As corrected through Wednesday, December 11, 2024


[*1]
 In the Matter of Employers Insurance Company of Wausau, Appellant,
v
Dominion Insurance Receivable LLC, Respondent.

Gerber Ciano Kelly Brady LLP, Albany (Matthew S. Lerner of counsel), and Larson King, LLP, St. Paul, MN (Michael J. Steinlage of the bar of the State of Minnesota, admitted pro hac vice, of counsel), for appellant.

Calinoff & Katz LLP, New York (Robert A. Calinoff of counsel), for respondent.

Order, Supreme Court, New York County (Margaret Chan, J.), entered on or about June 21, 2023, which denied the petition seeking a stay of an arbitration initiated by respondent, a declaration that the arbitration was governed by an assignment agreement subjecting the dispute to the exclusive jurisdiction of Supreme Court, a declaration finding the respondent is not entitled to assert a recoverables claim against petitioner, and a declaration that the claim for recoverables is barred by the statute of limitations, and granted respondent's cross-motion to compel the arbitration, unanimously affirmed, with costs.

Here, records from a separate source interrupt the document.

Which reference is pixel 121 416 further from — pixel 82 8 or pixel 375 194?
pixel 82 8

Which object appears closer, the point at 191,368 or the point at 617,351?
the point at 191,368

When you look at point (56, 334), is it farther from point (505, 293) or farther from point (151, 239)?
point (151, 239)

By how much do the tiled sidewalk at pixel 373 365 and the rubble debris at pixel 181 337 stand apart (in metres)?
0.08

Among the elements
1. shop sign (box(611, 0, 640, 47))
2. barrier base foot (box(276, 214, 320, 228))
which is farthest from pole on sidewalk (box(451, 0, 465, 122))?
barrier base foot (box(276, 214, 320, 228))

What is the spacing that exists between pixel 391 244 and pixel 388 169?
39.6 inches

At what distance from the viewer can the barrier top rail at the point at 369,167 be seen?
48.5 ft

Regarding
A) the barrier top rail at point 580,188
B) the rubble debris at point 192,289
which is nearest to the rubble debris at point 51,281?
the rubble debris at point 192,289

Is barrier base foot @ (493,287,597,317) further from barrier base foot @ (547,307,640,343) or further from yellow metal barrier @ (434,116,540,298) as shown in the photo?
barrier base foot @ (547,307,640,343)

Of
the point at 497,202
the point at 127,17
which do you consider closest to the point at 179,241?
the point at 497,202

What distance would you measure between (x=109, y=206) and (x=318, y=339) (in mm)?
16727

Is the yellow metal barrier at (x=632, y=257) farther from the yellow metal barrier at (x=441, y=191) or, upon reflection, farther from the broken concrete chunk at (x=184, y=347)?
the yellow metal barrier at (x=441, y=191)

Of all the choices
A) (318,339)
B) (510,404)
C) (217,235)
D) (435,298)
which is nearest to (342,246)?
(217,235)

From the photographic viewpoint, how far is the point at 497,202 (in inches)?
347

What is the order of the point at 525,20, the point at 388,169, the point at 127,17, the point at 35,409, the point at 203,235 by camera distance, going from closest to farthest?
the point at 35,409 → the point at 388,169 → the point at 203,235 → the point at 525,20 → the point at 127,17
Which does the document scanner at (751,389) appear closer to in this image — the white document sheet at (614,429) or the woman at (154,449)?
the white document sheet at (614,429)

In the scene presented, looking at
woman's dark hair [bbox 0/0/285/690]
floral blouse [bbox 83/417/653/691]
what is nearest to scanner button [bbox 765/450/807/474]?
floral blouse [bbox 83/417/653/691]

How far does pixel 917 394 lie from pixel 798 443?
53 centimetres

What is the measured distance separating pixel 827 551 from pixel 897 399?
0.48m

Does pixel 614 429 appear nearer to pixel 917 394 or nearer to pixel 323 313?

The court properly concluded that petitioner participated in the subject arbitration and is therefore precluded from seeking a stay pursuant to CPLR 7503 (b) (see Matter of ROM Reins. Mgt. Co., Inc. v Continental Ins. Co., Inc., 128 AD3d 570, 570 [1st Dept 2015]; Matter of North Riv. Ins. Co. [Morgan], 291 AD2d 230, 233 [1st Dept 2002]). We note that in addition to selecting an arbitrator, petitioner also engaged in other conduct manifesting a preference inconsistent with its subsequent effort to stay arbitration, including, among other things, negotiating an agreement governing some of the arbitration procedures and representing to respondent that the arbitrators could proceed to selecting an umpire if the parties' attempts at resolution were unsuccessful. The merits of petitioner's arguments, including the timeliness of respondent's claim and petitioner's contention that respondent lacks standing since no claims against petitioner were assigned to it, are matters which may be addressed in the arbitration proceeding (see CPLR 7501; Matter of Board of Educ. of Watertown City School Dist. [Watertown Educ. Assn.], 93 NY2d 132, 142 [1999]; Matter of ROM Reins. Mgt. Co., Inc. at 570).

We have considered petitioner's remaining arguments and find them unavailing. Concur—Oing, J.P., Singh, Gesmer, González, Pitt-Burke, JJ.